Außereheliches Kind innerhalb der Ehe.....Frage, wer kennt sich aus?

    • (1) 19.11.12 - 21:33
      gerne so

      Hallo

      Mein Mann und ich sind seit Letztem Jahr Juni getrennt. Im Juli wurde ich vom Vater meiner jetzt 7,5 Monaten alten Tochter Schwanger....

      Wir haben heute das Ergebnis des Vaterschaftstests zurück bekommen, den mein Mann und meine Tochter gemacht haben. Vater des Kindes ist außer Landes (beruflich).

      Ich habe mich beim Jugendamt informiert und die sagten das ich mit dem test (Speicheltest wurde beim Arzt durchgeführt und weg geschickt) muss ich zum Amtsgericht mit nehmen um dort dann ein Formblatt auszufüllen um meinen noch Ehemann von der Geburtsurkunde streichen zu lassen. Das muss durch dieses Blatt entschieden werden per Gerichtsbeschluss.

      Weiß jemand wie lange das in der Regel dauert?

      Lg

      und #danke

      • Ein Vaterschaftstest wird nicht reichen ,um deinen Mann aus der Geburtsurkunde zu streichen.
        Solange du kein rechtskräftiges Scheidungsurteil vorlegen kannst,bleibt dein Mann in der Geburtsurkunde.
        Ich hab das 2007 gemacht.Beim Standesamt hat der Vater meiner Tochter die Vaterschaftsanerkennung unterschrieben.Mein damals Nochmann und ich haben dem schriftlich zugestimmt.
        Eine neue Geburtsurkunde mit dem richtigen Vater drin habe ich erst bekommen,nachdem ich mein rechtskräftiges Scheidungsurteil vorgelegt habe.

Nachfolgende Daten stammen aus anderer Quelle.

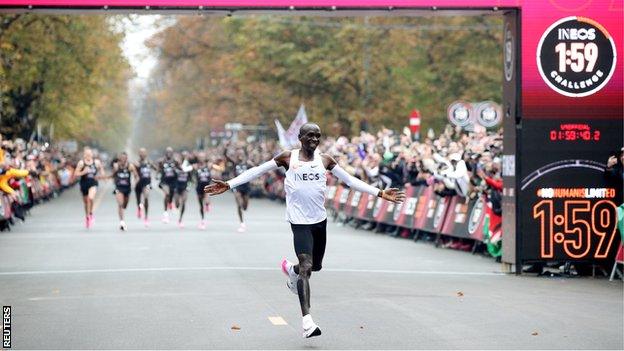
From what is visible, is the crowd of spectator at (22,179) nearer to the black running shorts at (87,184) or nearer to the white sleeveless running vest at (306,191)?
the black running shorts at (87,184)

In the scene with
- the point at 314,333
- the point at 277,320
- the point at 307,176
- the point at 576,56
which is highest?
the point at 576,56

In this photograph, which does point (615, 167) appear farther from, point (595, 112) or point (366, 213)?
point (366, 213)

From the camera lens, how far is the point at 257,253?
23.7m

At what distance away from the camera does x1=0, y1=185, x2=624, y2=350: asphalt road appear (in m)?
12.0

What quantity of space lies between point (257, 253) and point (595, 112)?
6.68 meters

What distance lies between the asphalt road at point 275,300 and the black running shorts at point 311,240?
0.68 m

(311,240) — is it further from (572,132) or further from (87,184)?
(87,184)

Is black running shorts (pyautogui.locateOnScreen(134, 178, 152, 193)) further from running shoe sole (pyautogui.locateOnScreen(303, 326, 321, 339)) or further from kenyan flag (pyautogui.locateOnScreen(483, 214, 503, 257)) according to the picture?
running shoe sole (pyautogui.locateOnScreen(303, 326, 321, 339))

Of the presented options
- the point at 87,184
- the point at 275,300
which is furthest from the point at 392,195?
the point at 87,184

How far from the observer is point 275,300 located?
15.2 m

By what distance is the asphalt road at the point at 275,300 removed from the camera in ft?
39.4

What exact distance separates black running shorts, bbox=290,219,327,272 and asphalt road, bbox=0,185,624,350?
2.23 feet

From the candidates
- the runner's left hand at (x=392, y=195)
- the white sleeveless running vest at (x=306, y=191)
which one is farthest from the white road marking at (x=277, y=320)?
the runner's left hand at (x=392, y=195)

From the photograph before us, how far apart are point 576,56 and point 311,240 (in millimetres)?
8237
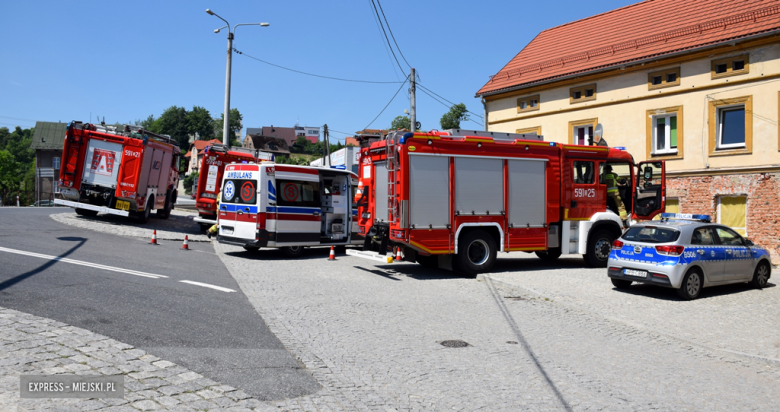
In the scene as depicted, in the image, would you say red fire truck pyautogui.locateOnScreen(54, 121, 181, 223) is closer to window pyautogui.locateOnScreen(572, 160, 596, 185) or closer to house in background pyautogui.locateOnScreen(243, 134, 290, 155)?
window pyautogui.locateOnScreen(572, 160, 596, 185)

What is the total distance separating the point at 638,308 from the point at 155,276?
8516mm

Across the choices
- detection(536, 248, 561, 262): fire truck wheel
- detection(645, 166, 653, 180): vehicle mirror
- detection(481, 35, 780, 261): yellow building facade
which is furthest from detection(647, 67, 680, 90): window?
detection(536, 248, 561, 262): fire truck wheel

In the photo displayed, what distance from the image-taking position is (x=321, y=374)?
5430mm

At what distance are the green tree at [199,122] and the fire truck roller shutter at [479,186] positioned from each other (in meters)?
117

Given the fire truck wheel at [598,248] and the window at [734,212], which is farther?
the window at [734,212]

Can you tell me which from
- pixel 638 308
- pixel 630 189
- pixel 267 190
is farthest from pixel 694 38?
pixel 267 190

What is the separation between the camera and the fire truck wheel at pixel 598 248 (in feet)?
46.7

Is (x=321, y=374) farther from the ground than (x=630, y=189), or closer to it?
closer to it

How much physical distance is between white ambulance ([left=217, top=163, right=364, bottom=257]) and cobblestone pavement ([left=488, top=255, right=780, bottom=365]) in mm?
4840

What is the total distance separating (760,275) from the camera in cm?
1188

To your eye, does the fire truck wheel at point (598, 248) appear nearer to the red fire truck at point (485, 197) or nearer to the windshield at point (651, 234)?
the red fire truck at point (485, 197)

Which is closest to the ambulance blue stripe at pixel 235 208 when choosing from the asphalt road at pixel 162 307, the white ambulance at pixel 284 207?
the white ambulance at pixel 284 207

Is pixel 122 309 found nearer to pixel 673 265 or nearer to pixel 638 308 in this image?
pixel 638 308

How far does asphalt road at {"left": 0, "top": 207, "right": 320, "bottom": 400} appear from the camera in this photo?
537cm
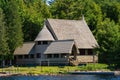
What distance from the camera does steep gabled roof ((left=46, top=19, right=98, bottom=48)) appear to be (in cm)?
9975

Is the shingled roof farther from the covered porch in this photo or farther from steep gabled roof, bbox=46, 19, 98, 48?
steep gabled roof, bbox=46, 19, 98, 48

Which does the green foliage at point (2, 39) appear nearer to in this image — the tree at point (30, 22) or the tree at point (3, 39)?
the tree at point (3, 39)

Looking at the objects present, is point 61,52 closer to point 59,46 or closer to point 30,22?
point 59,46

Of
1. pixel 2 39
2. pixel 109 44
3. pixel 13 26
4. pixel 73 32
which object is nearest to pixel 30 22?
pixel 13 26

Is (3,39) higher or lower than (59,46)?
higher

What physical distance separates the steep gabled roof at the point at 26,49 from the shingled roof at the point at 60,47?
15.8 feet

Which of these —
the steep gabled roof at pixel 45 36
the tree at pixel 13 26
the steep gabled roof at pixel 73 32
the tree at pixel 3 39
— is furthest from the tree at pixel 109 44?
the tree at pixel 3 39

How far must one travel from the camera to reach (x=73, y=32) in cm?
10250

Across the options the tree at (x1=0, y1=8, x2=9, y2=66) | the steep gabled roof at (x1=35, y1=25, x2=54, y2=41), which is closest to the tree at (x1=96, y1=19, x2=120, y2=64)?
the steep gabled roof at (x1=35, y1=25, x2=54, y2=41)

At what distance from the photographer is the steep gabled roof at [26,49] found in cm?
9994

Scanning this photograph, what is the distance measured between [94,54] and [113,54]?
1789 centimetres

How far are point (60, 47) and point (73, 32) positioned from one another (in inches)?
371

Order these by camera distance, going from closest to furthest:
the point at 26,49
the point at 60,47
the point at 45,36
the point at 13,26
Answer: the point at 60,47
the point at 45,36
the point at 13,26
the point at 26,49

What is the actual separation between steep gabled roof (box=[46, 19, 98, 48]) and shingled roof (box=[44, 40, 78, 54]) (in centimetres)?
378
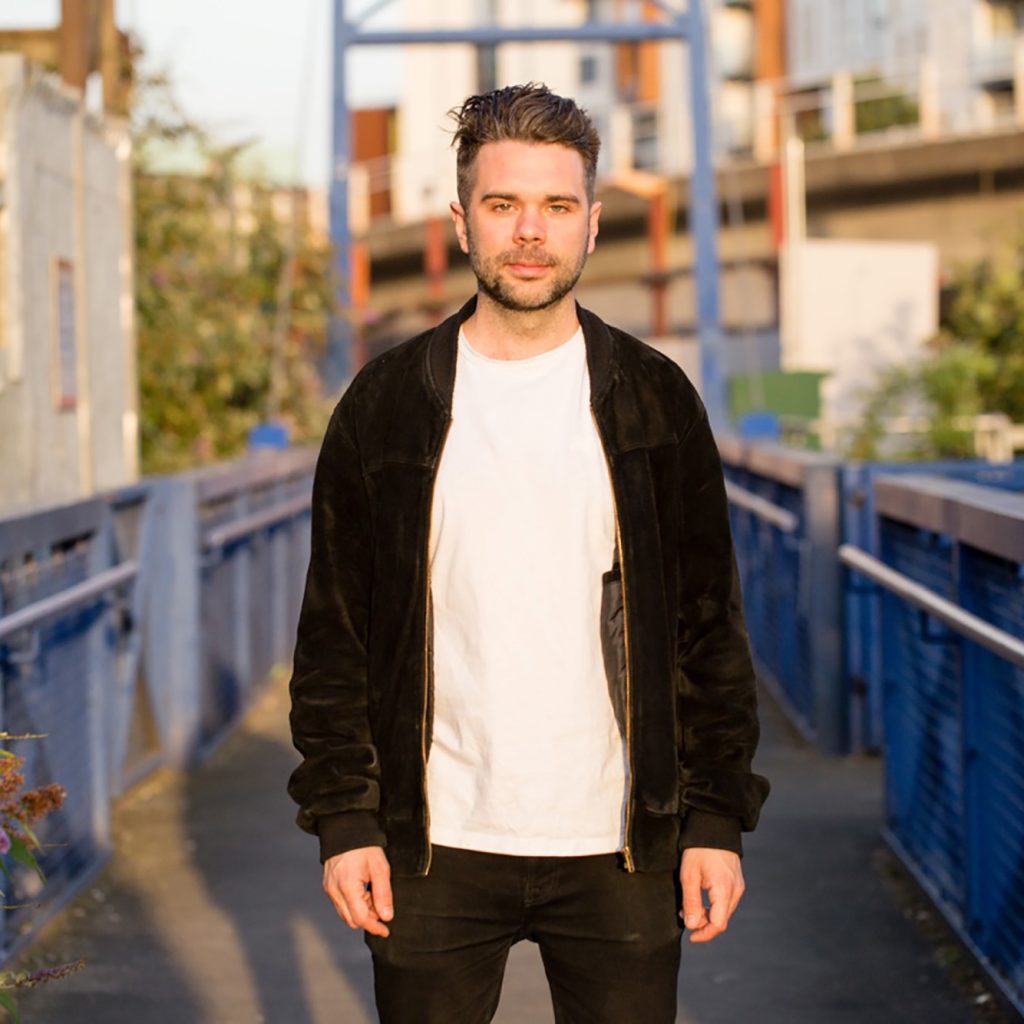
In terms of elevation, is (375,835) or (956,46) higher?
(956,46)

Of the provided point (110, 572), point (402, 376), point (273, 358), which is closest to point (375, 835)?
point (402, 376)

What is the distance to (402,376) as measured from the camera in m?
3.41

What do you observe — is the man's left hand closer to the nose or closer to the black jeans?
the black jeans

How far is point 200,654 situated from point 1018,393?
12.0 meters

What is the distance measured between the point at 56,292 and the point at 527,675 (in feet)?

        • (3) 19.11.12 - 23:14

          Hallo

          Mein Mann und ich sind noch getrennt lebend, und wollen uns einer Eheberatung unterziehen. Ich beziehe momentan Hartz 4. Das Jugendamt teilte mir mit das ich morgen mit dem Vaterschaftstest zum Gericht gehen solle um einen Antrag zu stellen der Gerichtlich anerkennen soll das mein Mann nicht der Vater ist um dann wiederum Unterhalt vom eigentlichem Kindsvater anzufordern beim JA. Da die Tests gesetzlich jetzt mit Unterschrift, Fingerabdrücken aller beteiligten und einem Offiziellem Bürgen wie z.B. Arzt, Hebamme, Rechtsanwalt etc. durchzuführen und zu versenden ist bietet dieser eine Rechtliche Basis um den eigentlichen Stein ins rollen zu bringen... Denke wenn es die Möglichkeit nicht gäbe würde das JA mich nicht zum Gericht schicken....Nehme ich jetzt mal an.

          lg

          • Grundsätzlich würde ich silbermond zustimmen, weil ich es genauso durch habe.

            Aber, wenn ihr es nochmal mit der Ehe versuchen möchtet und genau wisst, dass er nicht der Vater ist, dann wird es mit Sicherheit auch diese Möglichkeit geben. Macht es einfach und ihr werdet sehen. Wie lange es dauert, keine Ahnung, aber denke mal, da ja keine Dringlichkeit vorliegt, eine Weile. Nur blöd für den Kindsvater, wenn er nicht schon freiwillig zahlt, denn zahlen muss er ja. Oder ihr macht mit ihm jetzt schon was schriftliches aus, wo er eben schon zahlt.

            Viel Glück.

            LG

          • Moment mal. In deinem Ausgangsthread geht es dir darum,deinen Mann aus der Geburtsurkunde zu bekommen.Und DAS geht eben nur nach Scheidung.
            Darauf bin ich eingegangen.
            Jetzt geht es dir nur darum ,vom richtigen Vater Unterhalt zu bekommen,weil du mit deinem Mann zusammen bleiben willst.Hättest du dann auch so schreiben sollen.
            Dein Kind bleibt trotzdem ehelich.

      Dein Mann muss die Vaterschaft anfechten, die beträgt zwei Jahre nach Kenntnisnahme, dass er nicht der Vater ist.
      Selbst wenn der Erzeuger die Vaterschaft anerkennt, muss dein Mann sie anfechten, denn für den Fall, dass der Erzeuger sie irgendwann zurück zieht, ist dein Mann offiziell der Vater, weil das Kind während der Ehe gezeugt wurde.

      Es reicht nicht, dass du zum Gericht gehst ect.